> PROBLEM DESCRIPTION
Return the line containing "FORD Focus 1.0" and every line beneath it through the end of the entries below, unchanged. Pictures stay out.

▼

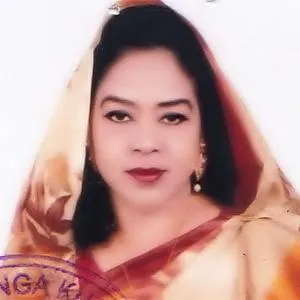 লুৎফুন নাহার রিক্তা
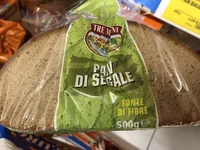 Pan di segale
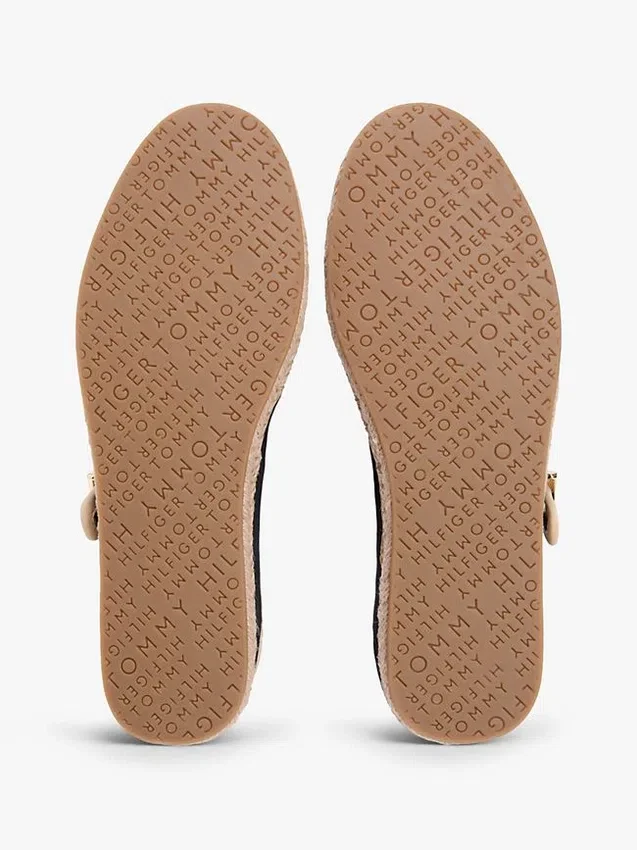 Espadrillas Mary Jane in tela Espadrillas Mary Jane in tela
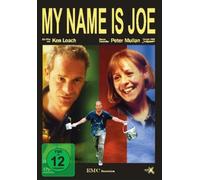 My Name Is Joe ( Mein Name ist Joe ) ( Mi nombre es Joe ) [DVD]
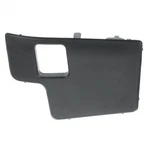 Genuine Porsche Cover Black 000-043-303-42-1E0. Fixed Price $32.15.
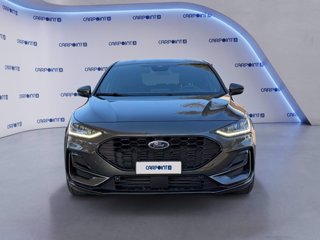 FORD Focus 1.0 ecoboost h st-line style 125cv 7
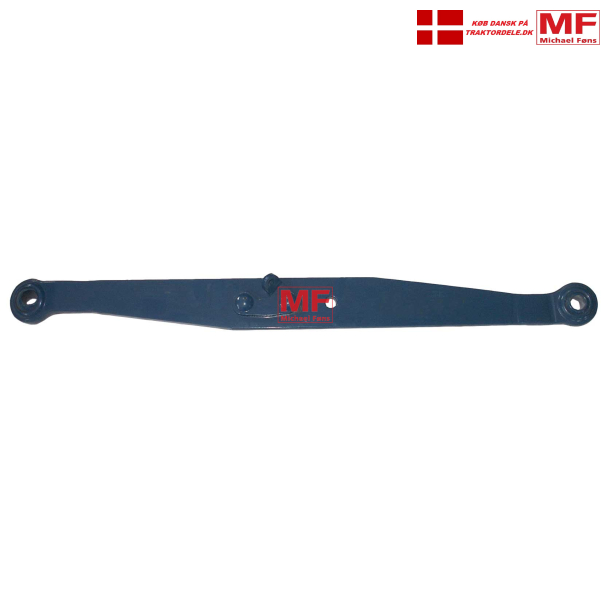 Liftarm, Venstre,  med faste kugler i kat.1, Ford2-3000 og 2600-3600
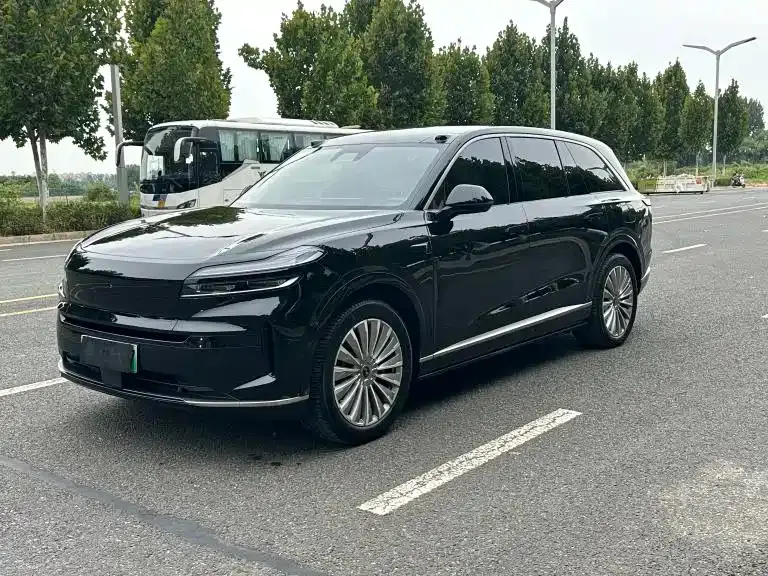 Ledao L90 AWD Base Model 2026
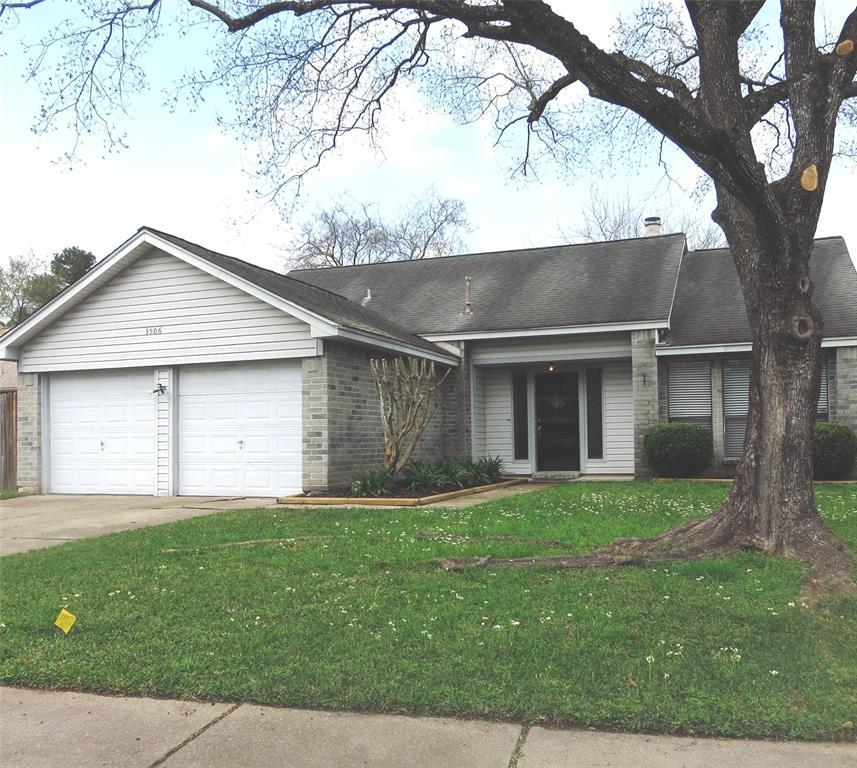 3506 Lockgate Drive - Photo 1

▲

> RESULT BELOW
 FORD Focus 1.0 ecoboost h st-line style 125cv 7
 Liftarm, Venstre,  med faste kugler i kat.1, Ford2-3000 og 2600-3600
 Ledao L90 AWD Base Model 2026
 3506 Lockgate Drive - Photo 1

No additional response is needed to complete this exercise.